**WORK REQUIRED**
Format the data below as a numbered list, from its first line through the line containing "in green? original", inclusive, and skip any blank lines.

**RECORDS FOR THIS TASK**
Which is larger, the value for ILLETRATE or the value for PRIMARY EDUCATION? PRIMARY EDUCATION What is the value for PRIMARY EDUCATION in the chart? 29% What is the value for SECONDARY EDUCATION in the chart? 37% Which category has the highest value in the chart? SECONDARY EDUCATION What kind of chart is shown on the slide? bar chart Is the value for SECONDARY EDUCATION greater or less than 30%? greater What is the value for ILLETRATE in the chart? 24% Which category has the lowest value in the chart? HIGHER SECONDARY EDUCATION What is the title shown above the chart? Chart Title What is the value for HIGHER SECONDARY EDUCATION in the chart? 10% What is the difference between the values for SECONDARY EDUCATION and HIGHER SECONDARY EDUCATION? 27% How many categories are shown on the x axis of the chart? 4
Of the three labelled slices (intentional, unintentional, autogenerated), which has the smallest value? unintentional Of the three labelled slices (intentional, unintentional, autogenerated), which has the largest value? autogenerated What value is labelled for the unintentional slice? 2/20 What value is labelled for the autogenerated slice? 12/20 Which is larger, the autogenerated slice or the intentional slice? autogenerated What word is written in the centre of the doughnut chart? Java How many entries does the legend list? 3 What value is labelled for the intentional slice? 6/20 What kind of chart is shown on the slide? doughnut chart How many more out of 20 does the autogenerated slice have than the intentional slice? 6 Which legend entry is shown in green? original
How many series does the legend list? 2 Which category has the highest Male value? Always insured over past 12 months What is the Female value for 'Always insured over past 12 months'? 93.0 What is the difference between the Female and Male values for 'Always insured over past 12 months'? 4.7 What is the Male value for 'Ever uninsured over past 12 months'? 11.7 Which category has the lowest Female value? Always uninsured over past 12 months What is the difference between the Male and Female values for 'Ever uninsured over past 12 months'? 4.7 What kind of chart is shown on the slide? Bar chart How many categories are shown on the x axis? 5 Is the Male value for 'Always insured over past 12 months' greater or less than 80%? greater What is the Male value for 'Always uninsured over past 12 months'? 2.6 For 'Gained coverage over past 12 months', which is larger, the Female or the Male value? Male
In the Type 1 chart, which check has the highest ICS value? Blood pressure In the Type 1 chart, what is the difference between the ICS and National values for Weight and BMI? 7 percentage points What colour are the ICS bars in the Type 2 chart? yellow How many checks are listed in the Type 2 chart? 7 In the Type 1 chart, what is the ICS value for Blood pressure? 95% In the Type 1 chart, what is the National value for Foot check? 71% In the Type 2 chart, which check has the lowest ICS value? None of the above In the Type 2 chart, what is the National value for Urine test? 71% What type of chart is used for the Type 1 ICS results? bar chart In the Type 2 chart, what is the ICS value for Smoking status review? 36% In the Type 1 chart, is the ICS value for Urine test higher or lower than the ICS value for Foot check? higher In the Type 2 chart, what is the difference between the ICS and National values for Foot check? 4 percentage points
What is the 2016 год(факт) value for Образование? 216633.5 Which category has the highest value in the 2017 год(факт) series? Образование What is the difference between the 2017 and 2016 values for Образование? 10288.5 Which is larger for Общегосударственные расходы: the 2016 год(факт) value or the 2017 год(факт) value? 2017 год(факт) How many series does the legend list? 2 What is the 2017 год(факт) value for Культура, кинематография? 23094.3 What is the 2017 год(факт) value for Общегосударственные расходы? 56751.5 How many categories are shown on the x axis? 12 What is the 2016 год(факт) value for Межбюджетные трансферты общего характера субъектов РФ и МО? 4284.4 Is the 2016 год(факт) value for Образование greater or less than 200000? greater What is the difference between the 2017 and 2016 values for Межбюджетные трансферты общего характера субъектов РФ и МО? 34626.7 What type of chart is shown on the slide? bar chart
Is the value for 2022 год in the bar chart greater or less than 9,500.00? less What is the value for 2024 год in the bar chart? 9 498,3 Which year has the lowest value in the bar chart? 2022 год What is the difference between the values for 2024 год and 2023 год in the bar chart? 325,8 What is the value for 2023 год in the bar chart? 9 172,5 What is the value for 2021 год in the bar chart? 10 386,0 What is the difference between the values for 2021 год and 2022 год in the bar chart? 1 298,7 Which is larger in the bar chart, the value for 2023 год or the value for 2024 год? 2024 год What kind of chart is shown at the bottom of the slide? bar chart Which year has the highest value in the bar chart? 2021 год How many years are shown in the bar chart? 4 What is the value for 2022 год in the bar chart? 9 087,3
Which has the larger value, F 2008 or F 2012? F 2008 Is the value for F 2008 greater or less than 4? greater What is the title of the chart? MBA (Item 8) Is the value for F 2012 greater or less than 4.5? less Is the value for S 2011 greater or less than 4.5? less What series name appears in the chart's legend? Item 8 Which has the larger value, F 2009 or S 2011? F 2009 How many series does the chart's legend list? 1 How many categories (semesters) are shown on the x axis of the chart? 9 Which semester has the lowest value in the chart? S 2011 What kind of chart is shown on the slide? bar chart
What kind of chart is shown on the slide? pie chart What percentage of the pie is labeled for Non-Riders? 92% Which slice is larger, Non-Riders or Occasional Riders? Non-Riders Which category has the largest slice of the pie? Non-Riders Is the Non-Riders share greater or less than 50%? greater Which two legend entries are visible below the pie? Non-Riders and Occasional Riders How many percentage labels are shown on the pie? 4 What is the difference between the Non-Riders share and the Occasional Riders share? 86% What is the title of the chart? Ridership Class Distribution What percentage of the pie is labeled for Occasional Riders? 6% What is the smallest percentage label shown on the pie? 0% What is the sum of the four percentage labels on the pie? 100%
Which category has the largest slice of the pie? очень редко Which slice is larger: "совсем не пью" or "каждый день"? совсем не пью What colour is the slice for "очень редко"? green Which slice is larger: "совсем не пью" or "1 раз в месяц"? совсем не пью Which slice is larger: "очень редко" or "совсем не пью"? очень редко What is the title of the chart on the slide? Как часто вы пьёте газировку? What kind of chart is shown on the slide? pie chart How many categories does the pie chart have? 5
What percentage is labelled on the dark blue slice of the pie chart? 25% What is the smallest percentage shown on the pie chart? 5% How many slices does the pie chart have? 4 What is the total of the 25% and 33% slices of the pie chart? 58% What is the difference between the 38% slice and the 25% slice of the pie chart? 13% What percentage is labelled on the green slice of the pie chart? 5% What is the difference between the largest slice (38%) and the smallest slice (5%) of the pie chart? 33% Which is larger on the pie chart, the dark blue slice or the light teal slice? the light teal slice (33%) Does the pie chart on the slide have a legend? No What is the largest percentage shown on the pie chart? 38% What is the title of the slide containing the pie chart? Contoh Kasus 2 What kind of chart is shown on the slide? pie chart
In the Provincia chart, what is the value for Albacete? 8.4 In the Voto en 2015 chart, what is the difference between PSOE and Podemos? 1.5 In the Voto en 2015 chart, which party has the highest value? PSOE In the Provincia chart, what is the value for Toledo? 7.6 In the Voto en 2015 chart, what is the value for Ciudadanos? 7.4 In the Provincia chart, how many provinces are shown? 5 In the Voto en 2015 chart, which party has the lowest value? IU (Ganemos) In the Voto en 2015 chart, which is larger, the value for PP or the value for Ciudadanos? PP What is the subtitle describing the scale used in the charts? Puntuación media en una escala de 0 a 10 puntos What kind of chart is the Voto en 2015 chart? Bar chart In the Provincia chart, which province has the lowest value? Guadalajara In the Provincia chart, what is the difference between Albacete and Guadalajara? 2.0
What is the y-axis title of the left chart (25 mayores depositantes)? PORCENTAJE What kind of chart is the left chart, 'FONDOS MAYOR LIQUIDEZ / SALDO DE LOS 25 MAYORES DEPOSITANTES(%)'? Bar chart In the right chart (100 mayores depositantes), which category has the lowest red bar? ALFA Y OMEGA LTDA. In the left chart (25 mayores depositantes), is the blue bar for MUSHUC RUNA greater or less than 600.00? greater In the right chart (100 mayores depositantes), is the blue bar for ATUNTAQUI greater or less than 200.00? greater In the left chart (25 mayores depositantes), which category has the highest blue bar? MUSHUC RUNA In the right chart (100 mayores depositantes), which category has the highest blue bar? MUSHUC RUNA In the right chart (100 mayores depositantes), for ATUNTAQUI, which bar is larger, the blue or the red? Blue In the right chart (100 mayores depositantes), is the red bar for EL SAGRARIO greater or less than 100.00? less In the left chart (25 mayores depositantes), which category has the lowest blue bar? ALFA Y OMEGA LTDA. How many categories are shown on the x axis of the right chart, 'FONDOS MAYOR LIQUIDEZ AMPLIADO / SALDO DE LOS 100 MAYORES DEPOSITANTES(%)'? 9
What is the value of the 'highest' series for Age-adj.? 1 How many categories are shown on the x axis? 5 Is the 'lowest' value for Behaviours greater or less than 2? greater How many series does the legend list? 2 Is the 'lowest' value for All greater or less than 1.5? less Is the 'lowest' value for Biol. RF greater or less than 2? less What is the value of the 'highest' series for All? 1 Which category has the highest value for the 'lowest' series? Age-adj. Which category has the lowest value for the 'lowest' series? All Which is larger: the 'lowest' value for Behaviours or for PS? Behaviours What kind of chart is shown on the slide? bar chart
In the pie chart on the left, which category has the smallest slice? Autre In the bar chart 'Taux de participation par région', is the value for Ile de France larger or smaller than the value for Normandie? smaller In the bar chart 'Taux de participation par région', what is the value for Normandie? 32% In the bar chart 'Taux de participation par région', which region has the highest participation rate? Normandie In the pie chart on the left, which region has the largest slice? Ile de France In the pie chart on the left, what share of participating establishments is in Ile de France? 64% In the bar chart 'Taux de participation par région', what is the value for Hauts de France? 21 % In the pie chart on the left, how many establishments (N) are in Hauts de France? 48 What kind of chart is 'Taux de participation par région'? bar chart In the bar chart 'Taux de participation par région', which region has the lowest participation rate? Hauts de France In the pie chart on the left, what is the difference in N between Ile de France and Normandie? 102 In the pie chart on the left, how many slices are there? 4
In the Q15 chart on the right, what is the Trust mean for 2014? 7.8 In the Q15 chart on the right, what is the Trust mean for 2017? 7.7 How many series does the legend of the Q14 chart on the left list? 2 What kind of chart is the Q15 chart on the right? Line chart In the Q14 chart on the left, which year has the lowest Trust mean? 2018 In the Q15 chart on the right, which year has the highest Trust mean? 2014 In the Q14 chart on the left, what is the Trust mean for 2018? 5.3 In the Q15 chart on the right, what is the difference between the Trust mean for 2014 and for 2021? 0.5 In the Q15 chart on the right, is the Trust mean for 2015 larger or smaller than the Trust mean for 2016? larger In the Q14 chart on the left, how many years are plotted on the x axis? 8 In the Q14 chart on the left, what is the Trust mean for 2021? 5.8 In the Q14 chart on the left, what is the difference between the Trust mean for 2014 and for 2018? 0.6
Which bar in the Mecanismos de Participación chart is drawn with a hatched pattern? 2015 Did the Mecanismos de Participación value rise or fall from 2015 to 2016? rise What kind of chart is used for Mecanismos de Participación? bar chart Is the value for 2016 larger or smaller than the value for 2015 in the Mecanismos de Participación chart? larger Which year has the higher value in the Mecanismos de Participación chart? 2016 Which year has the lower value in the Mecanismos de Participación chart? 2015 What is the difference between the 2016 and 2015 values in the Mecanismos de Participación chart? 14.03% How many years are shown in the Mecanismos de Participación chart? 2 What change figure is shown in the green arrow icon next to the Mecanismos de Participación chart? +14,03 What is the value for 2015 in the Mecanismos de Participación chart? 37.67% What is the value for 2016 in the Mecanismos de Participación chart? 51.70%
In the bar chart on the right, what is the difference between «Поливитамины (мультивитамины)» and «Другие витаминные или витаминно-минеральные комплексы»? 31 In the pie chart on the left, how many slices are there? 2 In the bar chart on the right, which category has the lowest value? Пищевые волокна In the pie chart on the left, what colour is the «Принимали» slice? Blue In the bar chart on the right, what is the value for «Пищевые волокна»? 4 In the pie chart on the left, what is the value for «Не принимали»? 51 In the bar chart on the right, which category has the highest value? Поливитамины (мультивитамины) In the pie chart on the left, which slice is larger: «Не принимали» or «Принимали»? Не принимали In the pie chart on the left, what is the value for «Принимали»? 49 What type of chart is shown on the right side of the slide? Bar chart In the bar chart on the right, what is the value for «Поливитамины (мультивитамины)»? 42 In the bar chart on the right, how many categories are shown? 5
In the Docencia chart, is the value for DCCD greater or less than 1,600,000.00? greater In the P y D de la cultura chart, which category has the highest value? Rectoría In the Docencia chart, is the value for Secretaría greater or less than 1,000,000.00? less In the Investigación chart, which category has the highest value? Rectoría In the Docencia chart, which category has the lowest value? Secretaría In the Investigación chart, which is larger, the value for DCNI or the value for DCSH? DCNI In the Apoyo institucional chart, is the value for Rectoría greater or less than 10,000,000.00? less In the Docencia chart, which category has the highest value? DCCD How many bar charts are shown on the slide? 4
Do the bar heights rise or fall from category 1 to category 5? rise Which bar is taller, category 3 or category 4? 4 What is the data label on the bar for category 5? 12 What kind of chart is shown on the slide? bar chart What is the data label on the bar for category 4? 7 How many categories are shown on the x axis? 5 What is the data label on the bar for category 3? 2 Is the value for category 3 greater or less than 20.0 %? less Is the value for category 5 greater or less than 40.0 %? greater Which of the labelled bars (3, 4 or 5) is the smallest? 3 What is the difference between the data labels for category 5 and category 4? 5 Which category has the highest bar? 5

**FINISHED EXERCISE**
1. Which is larger, the value for ILLETRATE or the value for PRIMARY EDUCATION? PRIMARY EDUCATION What is the value for PRIMARY EDUCATION in the chart? 29% What is the value for SECONDARY EDUCATION in the chart? 37% Which category has the highest value in the chart? SECONDARY EDUCATION What kind of chart is shown on the slide? bar chart Is the value for SECONDARY EDUCATION greater or less than 30%? greater What is the value for ILLETRATE in the chart? 24% Which category has the lowest value in the chart? HIGHER SECONDARY EDUCATION What is the title shown above the chart? Chart Title What is the value for HIGHER SECONDARY EDUCATION in the chart? 10% What is the difference between the values for SECONDARY EDUCATION and HIGHER SECONDARY EDUCATION? 27% How many categories are shown on the x axis of the chart? 4
2. Of the three labelled slices (intentional, unintentional, autogenerated), which has the smallest value? unintentional Of the three labelled slices (intentional, unintentional, autogenerated), which has the largest value? autogenerated What value is labelled for the unintentional slice? 2/20 What value is labelled for the autogenerated slice? 12/20 Which is larger, the autogenerated slice or the intentional slice? autogenerated What word is written in the centre of the doughnut chart? Java How many entries does the legend list? 3 What value is labelled for the intentional slice? 6/20 What kind of chart is shown on the slide? doughnut chart How many more out of 20 does the autogenerated slice have than the intentional slice? 6 Which legend entry is shown in green? original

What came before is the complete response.